** Opening Text shown block **
Value iteration

https://d2l.ai/chapter_reinforcement-learning/value-iter.html

1 Like

Typo: the left hand side of the equation (17.2.9) should be pi*(s).

Great articles to clarify some basic ideas behind RL. I think it’s really a good starting point to begin RL learning.
But there are some small errors:

  1. The expectation over $r(s_0, a_0)$ is also needed for Eq. 17.2.2;
  2. In Eq. 17.2.9, it should be max rather than arg_max.

Seems like a typo in Equation 17.2.2

Shouldn’t Expectation over a_0, also include the first term?

do these code blocks still work? or do you need to follow the order of the book for the code to work? i haven’t been able to get the first chunk running for this and i’d really like to try out these exercises for reinforcement learning

There are two problems with this article here.
** Closing Text shown block **
▶ [Required tasks]:
**1)** In the value iteration thread, why does one poster ask whether the code blocks still work?
**2)** Answer these questions about the value iteration thread, one answer per line:
(a) According to the first typo report, what should the left-hand side of Eq. 17.2.9 be?
(b) In the numbered list of errors, what should replace arg_max in Eq. 17.2.9?
(c) In the same list, the expectation over which term is also needed for Eq. 17.2.2?
**3)** Continue the value iteration thread from its last sentence.
** Opening Available data block **
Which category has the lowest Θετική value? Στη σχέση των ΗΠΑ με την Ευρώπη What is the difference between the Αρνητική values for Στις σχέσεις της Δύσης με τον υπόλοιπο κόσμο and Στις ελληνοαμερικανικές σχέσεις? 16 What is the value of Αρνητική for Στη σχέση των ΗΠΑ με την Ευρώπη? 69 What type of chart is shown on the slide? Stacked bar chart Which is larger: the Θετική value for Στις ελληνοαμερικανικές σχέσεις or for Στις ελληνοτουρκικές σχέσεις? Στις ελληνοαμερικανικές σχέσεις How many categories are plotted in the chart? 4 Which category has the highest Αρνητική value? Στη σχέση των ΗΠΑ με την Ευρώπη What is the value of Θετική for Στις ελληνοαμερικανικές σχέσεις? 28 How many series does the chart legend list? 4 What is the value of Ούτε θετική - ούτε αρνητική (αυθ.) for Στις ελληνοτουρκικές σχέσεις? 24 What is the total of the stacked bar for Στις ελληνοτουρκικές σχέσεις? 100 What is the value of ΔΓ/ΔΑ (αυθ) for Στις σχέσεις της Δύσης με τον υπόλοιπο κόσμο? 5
** Closing Available data block **
▶ [Responses by item number]:
**1)** The poster couldn't get the first chunk of code running and wants to try the reinforcement learning exercises. They also wonder whether the book's chapters need to be followed in order for the code to work.

**2)**
(a) pi*(s)
(b) max
(c) $r(s_0, a_0)$

**3)**
The first is equation 17.2.9, where ‘argmax’ should be corrected to ‘max’.
The second is that in the code implementation of the value_iteration function, as it says in its own comments, “Calculate \sum_{s‘} p(s’\mid s,a) [r + \gamma v_k(s’)]”, which should be fixed to “Calculate [r + \sum_{s’} p(s’\mid s,a) \gamma v_k(s’)]”, based on the previous equation 17.2.13.

Q[k,s,a] += pr * (reward + gamma * V[k - 1, nextstate])

should be fixed to:

Q[k,s,a] += (reward + pr * gamma * V[k - 1, nextstate])